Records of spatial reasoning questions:
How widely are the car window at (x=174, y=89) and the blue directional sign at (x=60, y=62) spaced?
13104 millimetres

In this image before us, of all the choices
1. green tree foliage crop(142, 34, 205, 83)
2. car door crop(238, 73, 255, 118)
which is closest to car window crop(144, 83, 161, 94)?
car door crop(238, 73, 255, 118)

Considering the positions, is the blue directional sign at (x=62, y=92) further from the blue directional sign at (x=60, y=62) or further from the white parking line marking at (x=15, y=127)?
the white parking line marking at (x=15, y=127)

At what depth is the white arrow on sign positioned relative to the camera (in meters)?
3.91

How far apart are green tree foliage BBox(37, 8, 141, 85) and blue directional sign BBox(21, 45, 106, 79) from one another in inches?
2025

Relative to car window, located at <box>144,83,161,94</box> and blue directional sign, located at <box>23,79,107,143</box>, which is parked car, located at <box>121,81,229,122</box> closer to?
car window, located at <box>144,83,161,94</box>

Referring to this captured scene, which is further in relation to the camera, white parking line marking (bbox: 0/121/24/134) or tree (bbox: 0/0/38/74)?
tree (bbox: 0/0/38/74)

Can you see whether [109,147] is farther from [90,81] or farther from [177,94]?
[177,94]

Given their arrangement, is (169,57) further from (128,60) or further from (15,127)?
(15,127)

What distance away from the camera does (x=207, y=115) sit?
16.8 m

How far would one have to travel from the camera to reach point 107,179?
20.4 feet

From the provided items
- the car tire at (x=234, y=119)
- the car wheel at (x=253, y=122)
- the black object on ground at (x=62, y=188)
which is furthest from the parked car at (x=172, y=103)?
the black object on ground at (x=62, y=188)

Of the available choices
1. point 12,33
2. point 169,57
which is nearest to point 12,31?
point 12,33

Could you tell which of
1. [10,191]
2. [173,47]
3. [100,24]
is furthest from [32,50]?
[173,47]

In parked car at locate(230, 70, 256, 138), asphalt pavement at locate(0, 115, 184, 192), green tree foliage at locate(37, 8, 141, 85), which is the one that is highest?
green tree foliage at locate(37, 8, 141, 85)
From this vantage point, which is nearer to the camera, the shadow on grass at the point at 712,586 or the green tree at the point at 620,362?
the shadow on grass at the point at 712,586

- **Goal of the exercise**
Repeat the material from above exactly, word for word.

- **Final result**
How widely are the car window at (x=174, y=89) and the blue directional sign at (x=60, y=62) spaced?
13104 millimetres

In this image before us, of all the choices
1. green tree foliage crop(142, 34, 205, 83)
2. car door crop(238, 73, 255, 118)
which is closest to car window crop(144, 83, 161, 94)?
car door crop(238, 73, 255, 118)

Considering the positions, is the blue directional sign at (x=62, y=92) further from the blue directional sign at (x=60, y=62) or further from the white parking line marking at (x=15, y=127)?
the white parking line marking at (x=15, y=127)

At what depth is the white arrow on sign positioned relative to the camera (in meters)?
3.91

How far apart are green tree foliage BBox(37, 8, 141, 85) and blue directional sign BBox(21, 45, 106, 79) from one another in inches?
2025

Relative to car window, located at <box>144,83,161,94</box> and blue directional sign, located at <box>23,79,107,143</box>, which is parked car, located at <box>121,81,229,122</box> closer to?
car window, located at <box>144,83,161,94</box>

Referring to this captured scene, which is further in relation to the camera, white parking line marking (bbox: 0/121/24/134) or tree (bbox: 0/0/38/74)?
tree (bbox: 0/0/38/74)

Can you see whether [109,147] is farther from [90,81] or farther from [177,94]?
[177,94]

Given their arrangement, is (169,57) further from (128,60) or further from (15,127)?
(15,127)

What distance away from the camera does (x=207, y=115) sit?
16.8 m

How far would one have to travel from the camera to reach point 107,179?
20.4 feet

From the provided items
- the car tire at (x=234, y=119)
- the car wheel at (x=253, y=122)
- the black object on ground at (x=62, y=188)
which is furthest from the parked car at (x=172, y=103)?
the black object on ground at (x=62, y=188)

Of the available choices
1. point 12,33
2. point 169,57
which is nearest to point 12,31?
point 12,33

Could you tell which of
1. [10,191]
2. [173,47]
3. [100,24]
is furthest from [32,50]?
[173,47]

In parked car at locate(230, 70, 256, 138), asphalt pavement at locate(0, 115, 184, 192), green tree foliage at locate(37, 8, 141, 85), which is the one that is highest?
green tree foliage at locate(37, 8, 141, 85)
From this vantage point, which is nearer to the camera, the shadow on grass at the point at 712,586 or the green tree at the point at 620,362?
the shadow on grass at the point at 712,586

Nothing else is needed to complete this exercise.